Hi, I have data from a specific cell from mouse fed with a certain diet. I have 4 datasets in total and they were measured at four different time. My goal is to integrate the four datasets and do integrated analysis for single cell RNA seq. I have been using Seurat and referring to the vignette : https://satijalab.org/seurat/v3.1/immune_alignment.html
This is my first time to do integrated analysis for scRNA seq. I first did a clustering analysis with one out of the four datasets (around 3,000 cells after pre-processing) before integrating all of 4 datasets. For the specific one dataset, I included all 40 significant PCs to do UMAP clustering.
After that, I tried integrating 2 out of the 4 datasets (around 4,700 cells after integrating) just to see if how Seurat would work, and when I did
JackStrawPlot(two.combined, dims = 1:50)
It shows, all 50 PCs (or even more than 50) are significant.

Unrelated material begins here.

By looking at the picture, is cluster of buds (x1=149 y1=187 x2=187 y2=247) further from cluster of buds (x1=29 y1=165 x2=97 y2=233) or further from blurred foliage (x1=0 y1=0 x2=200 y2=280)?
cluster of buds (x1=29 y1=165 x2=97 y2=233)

From this, I guess that if I get to integrate all 4 datasets, the number of significant PC would be very likely to be different from the observed values so far (40 and 50).
Then, in this case,
- Should I just ignore the previous PC values and just integrate all of 4 datasets and do
JackStrawPlotto determine how many PCs should be included for the integrated analysis?
- Is there any relationship between PC and CC value that is used in
FindIntegrationAnchors? For example, the dimension in
FindIntegrationAnchorsshould be greater than or equal to PC value in
RUNUMAP? If not, is there any specific way to determine an ideal CC value like Jackstraw plot or Elbow plot that we use to try to find an ideal PC value?